:: GIVEN TASK ::
Collect every line of the rows below that contains the string "where". Case counts.

/---

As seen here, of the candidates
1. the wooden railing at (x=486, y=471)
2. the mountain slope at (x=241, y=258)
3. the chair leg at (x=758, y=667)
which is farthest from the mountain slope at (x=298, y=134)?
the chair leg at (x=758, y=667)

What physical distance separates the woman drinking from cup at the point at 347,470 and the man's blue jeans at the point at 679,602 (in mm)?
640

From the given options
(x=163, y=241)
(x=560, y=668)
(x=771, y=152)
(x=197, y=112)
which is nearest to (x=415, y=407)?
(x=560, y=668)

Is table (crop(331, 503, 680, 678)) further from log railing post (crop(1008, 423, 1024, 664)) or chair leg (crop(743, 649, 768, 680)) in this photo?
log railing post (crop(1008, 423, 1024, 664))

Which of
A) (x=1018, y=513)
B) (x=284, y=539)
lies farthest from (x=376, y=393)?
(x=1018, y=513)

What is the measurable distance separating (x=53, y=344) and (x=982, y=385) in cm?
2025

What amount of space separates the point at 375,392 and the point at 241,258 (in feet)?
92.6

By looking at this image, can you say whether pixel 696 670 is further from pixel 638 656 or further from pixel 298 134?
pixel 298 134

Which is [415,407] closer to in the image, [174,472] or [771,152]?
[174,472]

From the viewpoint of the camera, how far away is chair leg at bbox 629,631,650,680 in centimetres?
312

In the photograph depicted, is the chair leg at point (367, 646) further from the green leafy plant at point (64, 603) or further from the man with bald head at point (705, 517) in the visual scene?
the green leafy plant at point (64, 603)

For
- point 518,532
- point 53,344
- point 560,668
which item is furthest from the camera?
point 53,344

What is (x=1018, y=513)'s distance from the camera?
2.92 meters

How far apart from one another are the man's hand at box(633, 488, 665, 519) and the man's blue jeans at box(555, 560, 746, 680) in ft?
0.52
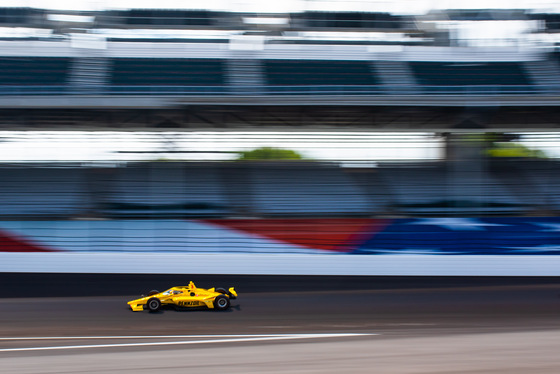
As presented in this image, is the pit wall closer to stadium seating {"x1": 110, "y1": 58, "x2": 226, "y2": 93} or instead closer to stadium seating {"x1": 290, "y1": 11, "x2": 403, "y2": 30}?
stadium seating {"x1": 110, "y1": 58, "x2": 226, "y2": 93}

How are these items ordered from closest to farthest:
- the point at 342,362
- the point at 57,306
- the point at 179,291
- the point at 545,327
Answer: the point at 342,362 < the point at 545,327 < the point at 179,291 < the point at 57,306

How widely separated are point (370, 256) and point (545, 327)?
2.92 metres

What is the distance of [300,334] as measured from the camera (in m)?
4.81

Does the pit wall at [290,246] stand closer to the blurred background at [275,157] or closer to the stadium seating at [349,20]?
the blurred background at [275,157]

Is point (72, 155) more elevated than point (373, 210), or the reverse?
point (72, 155)

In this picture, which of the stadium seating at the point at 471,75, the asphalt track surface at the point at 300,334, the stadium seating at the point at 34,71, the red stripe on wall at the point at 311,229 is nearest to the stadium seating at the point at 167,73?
the stadium seating at the point at 34,71

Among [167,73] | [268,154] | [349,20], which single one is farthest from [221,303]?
[349,20]

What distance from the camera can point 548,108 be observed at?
8.98 meters

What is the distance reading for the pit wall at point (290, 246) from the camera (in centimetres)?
759

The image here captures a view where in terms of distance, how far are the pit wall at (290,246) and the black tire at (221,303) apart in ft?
6.13

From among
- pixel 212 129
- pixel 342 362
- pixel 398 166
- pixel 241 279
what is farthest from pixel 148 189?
pixel 342 362

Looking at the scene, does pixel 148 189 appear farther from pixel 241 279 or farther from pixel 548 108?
pixel 548 108

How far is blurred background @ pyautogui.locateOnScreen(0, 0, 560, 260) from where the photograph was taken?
7.97 meters

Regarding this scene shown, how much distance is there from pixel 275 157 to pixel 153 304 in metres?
4.32
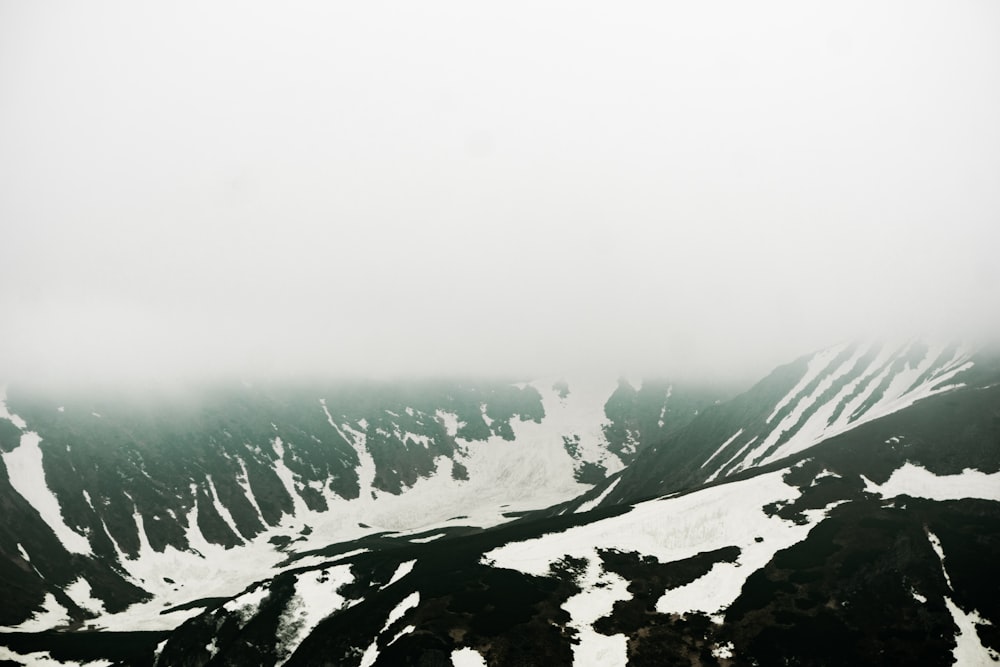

\---

:: SOLUTION FOR THIS PROBLEM ::
The image here captures a view where in terms of distance, how far are the pit wall at (290,246) and the black tire at (221,303) apart in ft?
How far is blurred background @ pyautogui.locateOnScreen(0, 0, 560, 260) from where the photograph was taken?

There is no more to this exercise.